Beh, Tormento (il mio nome d’arte) nasce dalla mia famiglia, me l’ha appioppato mio fratello da piccolo, perchè ho fatto letteralmente impazzire (poveri!) i miei genitori con la scuola e via così, i disastri che facevo erano proprio da persona inconsapevole quale ero. Combinavo guai uno dietro l’altro senza neanche rendermene conto e sono stato terribile, quindi anche per questo “Amor de mi vida” è stato un modo per farmi perdonare in particolare da mia mamma. Tutti mi hanno dato del mammone per questo pezzo sai, però molta della mia sensibilità son sicuro che arrivi da mia madre: a lei assomiglio maggiormente sia fisicamente che caratterialmente. Invece come genitore un pò sicuramente sto sbagliando perchè sono molto amico di mio figlio, ma per fortuna c’è mia moglie che è il poliziotto cattivo ed io sono il poliziotto buono ahahahahah. Questo sicuramente mi aiuta a farmi raccontare da lui cose che magari alla mamma non dice, e quindi è uno spiraglio sul suo mondo e per assurdo è interessantissimo anche dal punto di vista professionale (per riprendere poi in parte il discorso della domanda iniziale). Chi ha 12 anni oggi fa il mercato musicale maggiormente di quanto magari lo facesse una volta e io ho un motivo in più per provare a capirli questi giovani; poi succede che se gli artisti non “sbigliettano” o comunque non hanno il riscontro che si apettano si chiedono il perchè. Ti assicuro che la musica per i ragazzi dai 25 anni in su purtroppo non ha l’importanza che aveva negli anni nostri, gli ascolti a quell’ età sono veramente bassi (e questo oltretutto secondo me è un bel disastro). Siccome la musica è ascoltata e fatta maggiormente da giovanissimi questo modo di essere genitore mi aiuta a capire il loro linguaggio e di riflesso poi la società vista come la vedono loro, ovvero senza quei filtri che noi ci siamo fatti per proteggerci da tutto quello che c’è intorno. Invece loro ne vengono influenzati e comunque colpiti senza avere nulla che li protegga. Per questo poi reagiscono così forte.

La musica che proponi (Rap) si presta molto bene alle collaborazioni o anche meglio dette “Featuring”. Questa pratica in altri generi non si vede in egual misura… come mai secondo te? È una questione di attitudine alla cooperazione tra questo tipo di musicisti o è semplicemente una forma stilisticamente rodata?

In realtà per quanto mi riguarda nell’ Hip-Hop il feat nasce nelle prime jamming in cui siamo cresciuti assieme. Era proprio un genere che apparteneva ai giovani come oggi appartiene loro la Trap.
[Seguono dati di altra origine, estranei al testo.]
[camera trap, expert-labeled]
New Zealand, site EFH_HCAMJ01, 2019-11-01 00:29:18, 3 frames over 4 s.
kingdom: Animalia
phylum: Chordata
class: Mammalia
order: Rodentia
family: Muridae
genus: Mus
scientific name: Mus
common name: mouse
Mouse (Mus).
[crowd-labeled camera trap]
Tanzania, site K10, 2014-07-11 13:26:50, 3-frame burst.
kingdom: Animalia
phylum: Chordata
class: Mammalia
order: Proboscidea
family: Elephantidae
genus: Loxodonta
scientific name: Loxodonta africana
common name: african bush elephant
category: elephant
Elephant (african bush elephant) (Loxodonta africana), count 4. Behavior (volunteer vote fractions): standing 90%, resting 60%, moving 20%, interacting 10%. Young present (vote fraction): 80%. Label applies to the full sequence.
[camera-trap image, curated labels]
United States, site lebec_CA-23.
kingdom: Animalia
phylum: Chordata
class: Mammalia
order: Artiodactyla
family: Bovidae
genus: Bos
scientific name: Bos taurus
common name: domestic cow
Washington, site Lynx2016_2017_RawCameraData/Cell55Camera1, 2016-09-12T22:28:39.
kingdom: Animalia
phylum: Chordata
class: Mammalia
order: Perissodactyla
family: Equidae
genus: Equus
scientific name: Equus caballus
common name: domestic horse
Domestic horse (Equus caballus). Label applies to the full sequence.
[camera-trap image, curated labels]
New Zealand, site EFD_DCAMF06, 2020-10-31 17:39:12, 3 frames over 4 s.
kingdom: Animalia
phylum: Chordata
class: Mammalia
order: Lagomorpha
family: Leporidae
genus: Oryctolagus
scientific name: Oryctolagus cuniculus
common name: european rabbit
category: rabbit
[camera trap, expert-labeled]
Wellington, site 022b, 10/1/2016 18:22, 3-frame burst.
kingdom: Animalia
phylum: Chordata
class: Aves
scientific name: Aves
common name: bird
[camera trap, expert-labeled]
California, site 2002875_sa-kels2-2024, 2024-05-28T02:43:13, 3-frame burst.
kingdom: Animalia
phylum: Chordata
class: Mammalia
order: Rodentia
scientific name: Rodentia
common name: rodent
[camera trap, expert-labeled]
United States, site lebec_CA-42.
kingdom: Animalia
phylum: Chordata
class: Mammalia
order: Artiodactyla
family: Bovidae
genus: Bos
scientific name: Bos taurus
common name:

E siccome era tanta l’inesperienza, e se ti avvicini al Rap solitamente non avevi studiato musica, nessun strumento e tantomeno canto, allora quel fatto di essere assieme a noi ci serviva. Le collaborazioni ci arricchivano a vicenda e nel Rap questa cosa non si è persa perché se ci pensi un gruppo rock si chiude in saletta e magari prova giorno e notte. Non vede il resto del mondo. 

Ora per carità è diventato sicuramente un business, perchè purtroppo si scelgono solo i featuring migliori per portare numeri, invece non si sceglie molto spesso una collaborazione reale e costruttiva. Ormai la musica vive questo problema gigante. Alla fine il denaro ha sempre comandato però ai miei tempi c’era in ogni caso un pò più di cuore quando si faceva arte.

L’ultima domanda, quella che si ripete in tutte le mie interviste: “l’Artista per me può definirsi tale perché vive sognando”. Qual’è il sogno di Massimiliano Cellamaro?

Secondo me tutto quello che viviamo all’esterno, tutta la realtà che ci fa così paura, tutta la violenza, la rabbia comprese le guerre che ci sono in tutto il mondo in realtà sono poi da riportare nella propria vita. A me quello che piacerebbe è che ognuno di noi mettesse pace nel proprio universo, portasse armonia principalmente nel proprio di universo. Nel mio live ne parlo, in diversi momenti del mio concerto lo faccio. Solo in questo modo poi un riflesso esterno potrà far prendere una piega positiva alla nostra vita personale. Se ci ragioniamo ci rendiamo conto di essere costantemente più arrabbiati che innamorati, siamo molto spesso più frustrati che gioiosi, e quindi si tratta di emozioni che decidiamo di coltivare. Più che un mondo idilliaco invece spero che pian piano ognuno di noi faccia un minimo di crescita per portare nel proprio orto questo equilibrio che sono sicuro si rifletterà poi anche all’esterno.